In general, consumer sites on the web make major use of such data, and it is especially valuable when they can connect it to individial identities. They use it to build up user profiles, to do rating and comparisons across sites, to recommend, and so on. Of course this is increasingly important in an environment of abundant choice and scarce attention: they are investing more effort in ‘consumption management’. We are all familiar with the benefits, and the irritations, of organizations who want to build a deeper understanding of what we do and make us offers based on that.

Libraries have a lot of data about users and usage. And there are now some initiatives which are looking at sharing it. However, in general, libraries do not have a data-driven understanding of individual users’ behaviors, or of systemwide performance of particular information resources. This is likely to change in coming years given the value of such data. So, we are seeing the growth in interest in sharing database usage data.
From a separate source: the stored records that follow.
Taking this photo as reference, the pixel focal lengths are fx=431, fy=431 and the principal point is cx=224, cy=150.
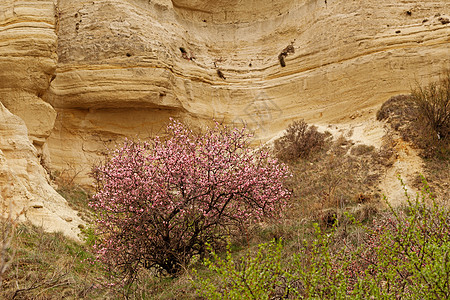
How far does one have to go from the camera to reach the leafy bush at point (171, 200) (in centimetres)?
679

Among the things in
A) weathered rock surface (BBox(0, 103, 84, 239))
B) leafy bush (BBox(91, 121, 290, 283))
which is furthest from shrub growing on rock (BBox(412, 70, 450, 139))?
weathered rock surface (BBox(0, 103, 84, 239))

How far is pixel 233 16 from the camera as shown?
23.8 m

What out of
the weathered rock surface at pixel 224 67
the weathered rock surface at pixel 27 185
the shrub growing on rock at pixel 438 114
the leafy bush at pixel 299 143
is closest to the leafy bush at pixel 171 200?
the weathered rock surface at pixel 27 185

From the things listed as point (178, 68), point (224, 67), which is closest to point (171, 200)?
point (178, 68)

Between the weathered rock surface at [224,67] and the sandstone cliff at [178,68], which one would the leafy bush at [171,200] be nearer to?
the sandstone cliff at [178,68]

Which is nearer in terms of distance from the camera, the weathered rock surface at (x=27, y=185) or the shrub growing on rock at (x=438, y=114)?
the weathered rock surface at (x=27, y=185)

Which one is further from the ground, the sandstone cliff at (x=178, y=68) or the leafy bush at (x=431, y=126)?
the sandstone cliff at (x=178, y=68)

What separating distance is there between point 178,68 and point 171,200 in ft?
43.9

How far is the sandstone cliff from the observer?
14.9 m

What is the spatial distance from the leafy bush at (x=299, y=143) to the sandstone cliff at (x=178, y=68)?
2168 millimetres

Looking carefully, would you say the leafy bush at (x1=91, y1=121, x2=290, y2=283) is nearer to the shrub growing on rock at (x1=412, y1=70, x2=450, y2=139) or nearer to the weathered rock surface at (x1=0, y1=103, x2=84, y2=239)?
the weathered rock surface at (x1=0, y1=103, x2=84, y2=239)

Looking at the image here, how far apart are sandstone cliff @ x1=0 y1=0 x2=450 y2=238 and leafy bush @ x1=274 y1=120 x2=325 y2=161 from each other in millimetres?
2168

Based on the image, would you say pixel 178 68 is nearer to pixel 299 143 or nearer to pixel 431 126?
pixel 299 143

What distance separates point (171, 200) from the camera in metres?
6.94
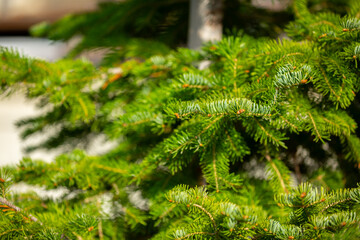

And technical agreements and business incentives for third party providers will support this development. And, of course, libraries want to preserve the privacy of learning and research choices.

Whilst libraries are in a fundamentally better position to know more about the intentions of their users, museums tend to restrict their interest to the very visitation/donation-oriented CRM model of intention tracking.

As Dempsey points out, such data actually has much broader implications for organisations, and he summarises Chunku Mui’s proposed taxonomy of ‘Emergent Knowledge’ – knowledge that is gained about users by analysing behaviour gathered from log data and user pattern analysis.

At the Powerhouse Museum we have only very recently, with our OPAC2.0 project, started to move beyond simple log file analysis for intentional data from our website users, and now into beginning to examine the emergent trends in collection popularity. I hope that by the time Museums & The Web 2007 comes around in April, we will have the first of our open APIs to connect and use data patterns from our Synonymiser Beta.

This will allow any museum with a similar collection (or subset) to mine our anonymous behaviour data to generate recommendation data for their own collections.